### Record extracts
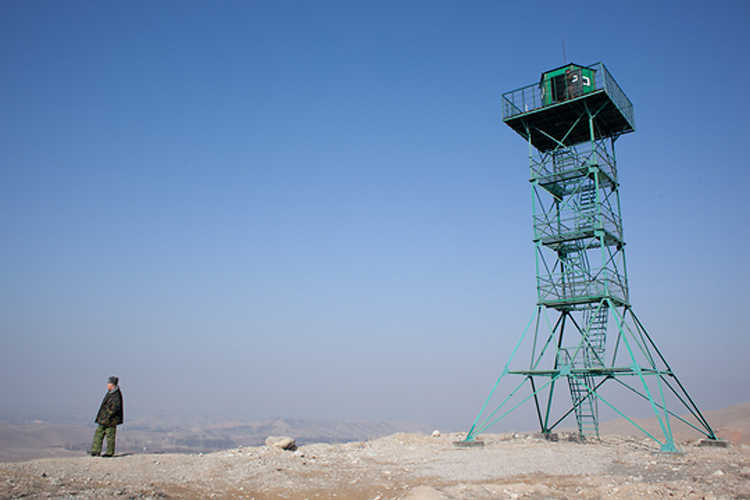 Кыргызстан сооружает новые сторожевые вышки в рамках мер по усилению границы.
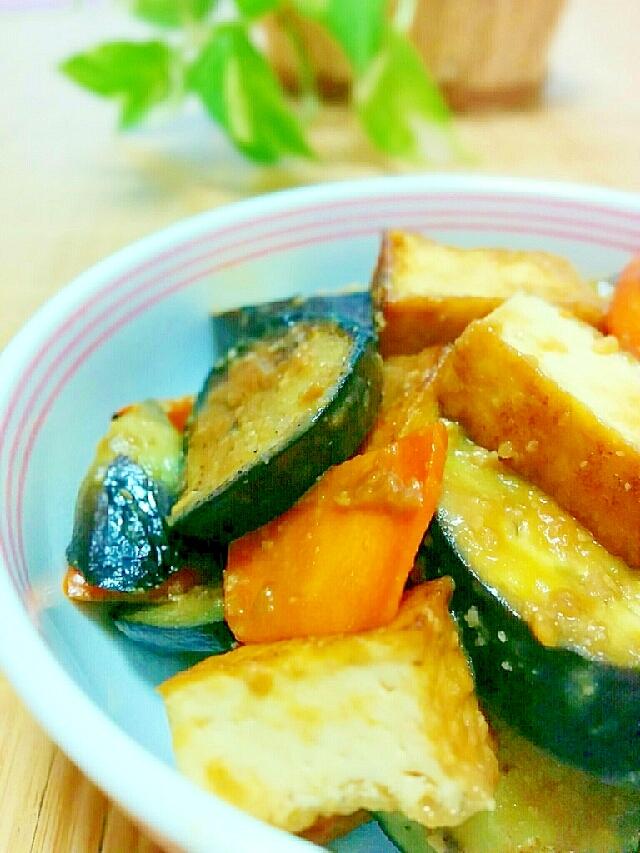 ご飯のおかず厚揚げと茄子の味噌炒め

* * *

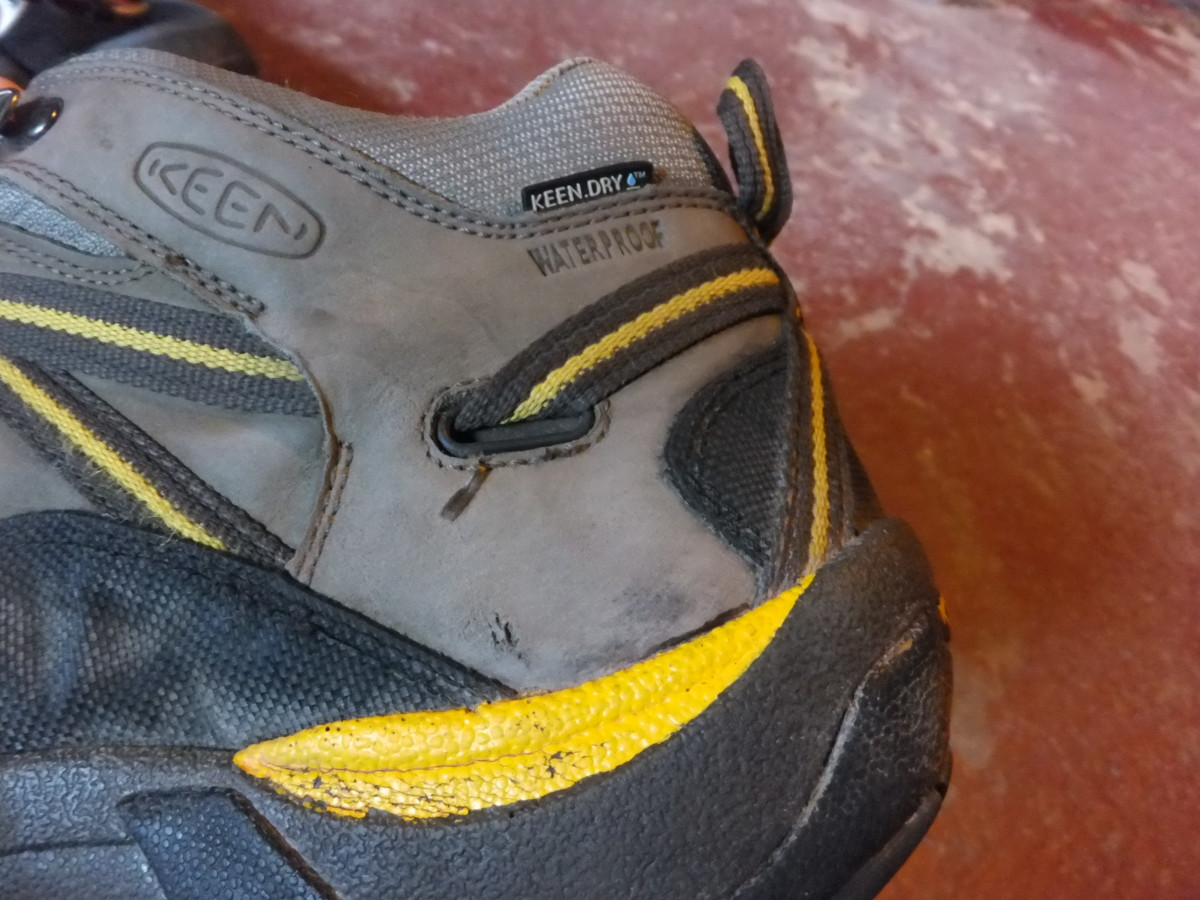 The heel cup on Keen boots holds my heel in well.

### Action item
From the material above, output only the span of lines that starts at the one containing "Кыргызстан сооружает новые" and finishes at the one containing "ご飯のおかず厚揚げと茄子の味噌炒め", word for word and free of pictures.

### Expected answer
 Кыргызстан сооружает новые сторожевые вышки в рамках мер по усилению границы.
 ご飯のおかず厚揚げと茄子の味噌炒め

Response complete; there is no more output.